The wait can be so dreary and long, but maybe it needs to be. I guess the right person comes along, they’ll come back around when the time is right, before we feel most comfortable in vulnerability and carry confidence in our lives we have created individually. Or maybe you have already met one another, but the timing was off during that moment of life, then somehow run into one another at a better state.
And those people are the lucky ones.
It’s most important to become your own best friend and to enjoy ones company instead of filling a void with only temporary people. Granted many people you’ll come by in your lifetime that are only temporary, and many of them will carry an impact on you, but save your heart for the lucky ones. Save some space for self acceptance and then make room for more lucky ones, man, woman, and/or child.
There are some people worth waiting for, but never put yourself worth and love on hold for someone else.
I like tall buildings, sky scrapers, crowded cities, the sound of cars passing by, reminding me that our life is alive even though are mouths are silent.
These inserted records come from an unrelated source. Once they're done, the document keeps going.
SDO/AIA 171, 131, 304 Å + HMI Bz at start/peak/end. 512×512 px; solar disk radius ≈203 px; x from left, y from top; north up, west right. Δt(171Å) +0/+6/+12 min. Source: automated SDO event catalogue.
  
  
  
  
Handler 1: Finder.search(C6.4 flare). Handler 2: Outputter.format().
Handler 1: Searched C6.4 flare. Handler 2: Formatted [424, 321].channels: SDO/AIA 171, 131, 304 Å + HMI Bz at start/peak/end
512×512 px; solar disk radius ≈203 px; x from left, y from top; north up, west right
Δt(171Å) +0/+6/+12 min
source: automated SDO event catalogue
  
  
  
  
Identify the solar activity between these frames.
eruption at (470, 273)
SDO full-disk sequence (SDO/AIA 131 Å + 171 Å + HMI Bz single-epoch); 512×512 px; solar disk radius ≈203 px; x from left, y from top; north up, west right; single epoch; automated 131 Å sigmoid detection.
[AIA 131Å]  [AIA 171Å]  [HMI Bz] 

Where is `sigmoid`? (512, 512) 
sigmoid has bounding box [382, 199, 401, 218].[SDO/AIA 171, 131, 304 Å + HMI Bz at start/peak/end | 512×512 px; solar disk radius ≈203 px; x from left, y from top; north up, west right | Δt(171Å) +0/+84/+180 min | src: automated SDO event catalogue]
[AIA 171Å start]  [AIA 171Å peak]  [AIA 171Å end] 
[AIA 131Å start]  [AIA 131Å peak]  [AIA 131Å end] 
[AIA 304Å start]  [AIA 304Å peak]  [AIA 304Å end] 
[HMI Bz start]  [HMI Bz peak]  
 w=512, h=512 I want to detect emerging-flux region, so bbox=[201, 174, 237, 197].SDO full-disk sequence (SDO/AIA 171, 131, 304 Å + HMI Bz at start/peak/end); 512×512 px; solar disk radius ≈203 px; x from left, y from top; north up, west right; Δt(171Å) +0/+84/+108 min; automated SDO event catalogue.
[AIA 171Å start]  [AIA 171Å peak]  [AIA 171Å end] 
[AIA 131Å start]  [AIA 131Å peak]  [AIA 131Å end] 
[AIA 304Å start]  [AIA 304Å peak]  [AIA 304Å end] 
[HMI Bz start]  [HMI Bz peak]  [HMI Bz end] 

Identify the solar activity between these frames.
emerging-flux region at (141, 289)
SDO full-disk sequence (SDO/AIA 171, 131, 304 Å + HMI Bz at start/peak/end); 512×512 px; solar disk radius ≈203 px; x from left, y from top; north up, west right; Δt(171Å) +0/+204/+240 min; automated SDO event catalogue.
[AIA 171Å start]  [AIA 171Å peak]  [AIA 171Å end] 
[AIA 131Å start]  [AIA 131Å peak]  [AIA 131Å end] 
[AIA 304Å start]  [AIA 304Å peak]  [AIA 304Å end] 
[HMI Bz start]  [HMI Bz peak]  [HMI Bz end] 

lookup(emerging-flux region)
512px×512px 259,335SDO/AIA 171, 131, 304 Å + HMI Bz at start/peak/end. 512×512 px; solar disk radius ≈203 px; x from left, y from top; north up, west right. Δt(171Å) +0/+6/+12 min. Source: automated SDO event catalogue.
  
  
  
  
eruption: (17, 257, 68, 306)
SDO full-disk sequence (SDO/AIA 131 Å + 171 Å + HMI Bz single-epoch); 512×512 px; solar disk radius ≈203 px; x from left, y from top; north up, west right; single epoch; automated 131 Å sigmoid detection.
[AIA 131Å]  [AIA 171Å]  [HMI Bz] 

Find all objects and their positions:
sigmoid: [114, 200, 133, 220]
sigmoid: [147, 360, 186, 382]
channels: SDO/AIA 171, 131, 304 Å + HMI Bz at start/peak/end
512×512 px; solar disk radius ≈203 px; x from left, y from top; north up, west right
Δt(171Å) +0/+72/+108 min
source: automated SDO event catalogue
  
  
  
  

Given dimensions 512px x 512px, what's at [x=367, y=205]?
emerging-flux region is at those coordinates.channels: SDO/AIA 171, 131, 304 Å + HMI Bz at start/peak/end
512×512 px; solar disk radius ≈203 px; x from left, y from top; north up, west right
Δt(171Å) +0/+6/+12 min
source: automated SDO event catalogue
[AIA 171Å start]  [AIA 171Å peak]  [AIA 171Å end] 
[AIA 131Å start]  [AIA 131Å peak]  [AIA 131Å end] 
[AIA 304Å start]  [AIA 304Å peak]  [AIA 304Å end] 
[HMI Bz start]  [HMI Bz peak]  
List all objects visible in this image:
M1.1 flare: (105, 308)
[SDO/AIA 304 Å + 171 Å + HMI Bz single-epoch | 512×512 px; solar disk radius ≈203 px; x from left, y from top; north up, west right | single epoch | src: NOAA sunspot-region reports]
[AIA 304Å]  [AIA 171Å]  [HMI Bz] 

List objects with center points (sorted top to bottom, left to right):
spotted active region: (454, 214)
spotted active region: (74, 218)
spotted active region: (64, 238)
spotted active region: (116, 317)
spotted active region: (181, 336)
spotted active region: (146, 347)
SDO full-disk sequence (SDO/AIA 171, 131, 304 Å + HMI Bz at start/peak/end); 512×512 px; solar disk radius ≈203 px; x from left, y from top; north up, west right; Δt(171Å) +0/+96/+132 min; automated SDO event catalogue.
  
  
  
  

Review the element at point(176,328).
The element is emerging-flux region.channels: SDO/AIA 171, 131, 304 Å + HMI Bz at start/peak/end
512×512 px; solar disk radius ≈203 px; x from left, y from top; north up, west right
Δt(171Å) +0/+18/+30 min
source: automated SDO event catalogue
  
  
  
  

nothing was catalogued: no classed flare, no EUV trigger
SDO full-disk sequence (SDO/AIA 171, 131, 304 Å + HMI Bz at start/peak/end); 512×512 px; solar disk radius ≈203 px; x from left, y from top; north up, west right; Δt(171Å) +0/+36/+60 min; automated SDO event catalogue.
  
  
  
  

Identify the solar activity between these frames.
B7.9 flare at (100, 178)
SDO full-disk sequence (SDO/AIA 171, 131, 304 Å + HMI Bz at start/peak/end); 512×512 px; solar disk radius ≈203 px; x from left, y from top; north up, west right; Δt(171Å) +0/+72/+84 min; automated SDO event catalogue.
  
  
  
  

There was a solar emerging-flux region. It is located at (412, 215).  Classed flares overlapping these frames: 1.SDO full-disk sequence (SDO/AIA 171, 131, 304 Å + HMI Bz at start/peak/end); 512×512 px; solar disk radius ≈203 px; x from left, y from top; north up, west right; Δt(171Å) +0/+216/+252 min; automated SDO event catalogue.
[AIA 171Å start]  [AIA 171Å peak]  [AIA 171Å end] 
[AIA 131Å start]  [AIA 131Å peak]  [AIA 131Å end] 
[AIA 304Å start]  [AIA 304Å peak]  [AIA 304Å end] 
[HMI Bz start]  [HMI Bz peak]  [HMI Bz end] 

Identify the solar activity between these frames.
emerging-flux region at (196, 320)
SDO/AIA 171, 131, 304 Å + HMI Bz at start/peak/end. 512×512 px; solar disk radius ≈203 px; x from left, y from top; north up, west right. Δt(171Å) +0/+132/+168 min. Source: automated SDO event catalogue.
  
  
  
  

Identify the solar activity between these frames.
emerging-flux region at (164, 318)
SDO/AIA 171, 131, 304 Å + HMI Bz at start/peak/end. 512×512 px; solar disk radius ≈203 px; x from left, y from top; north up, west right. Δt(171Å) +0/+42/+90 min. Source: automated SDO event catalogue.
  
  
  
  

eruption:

I enjoy the country side, with endless sunsets and sunrises, and being able to see the moon and stars in the clear dark sky. Each of those places carry an escape, whether it be the stillness of the country side, or the rumbles of a city that never sleeps.
I’ve been lost in one place
because I’ve been avoiding the space of adventure. I need to follow a specific order, a plan, that will help be a map to my next stop. But what I have come to realize that with choices made, comes different opportunities or even better ones than expected.
Sometimes these options, these passage you take, can change your heart some way. a heart can be shattered, but what counts is if you find and believe that you carry the strength to rebuild again, no matter the difficulty.
Whether the path I’m chosen leads me to the simple, open plains and endless sunrises and sunsets, or the clustered, rumbling sleepless city, or even a foreign land where tongues speak differently; the emotions, the mind, the lessons will be the same despite your settings.
I prefer to stay in a sleepless city for the very idea that I do not like to be left in silence, for my mind will wander, endlessly. But really, I wouldn’t mind sitting in the open plains, lying down thinking endlessly of the freedom my mind has.
I think I may even let myself cry because no one is around me
(I don’t wear my heart on my sleeve).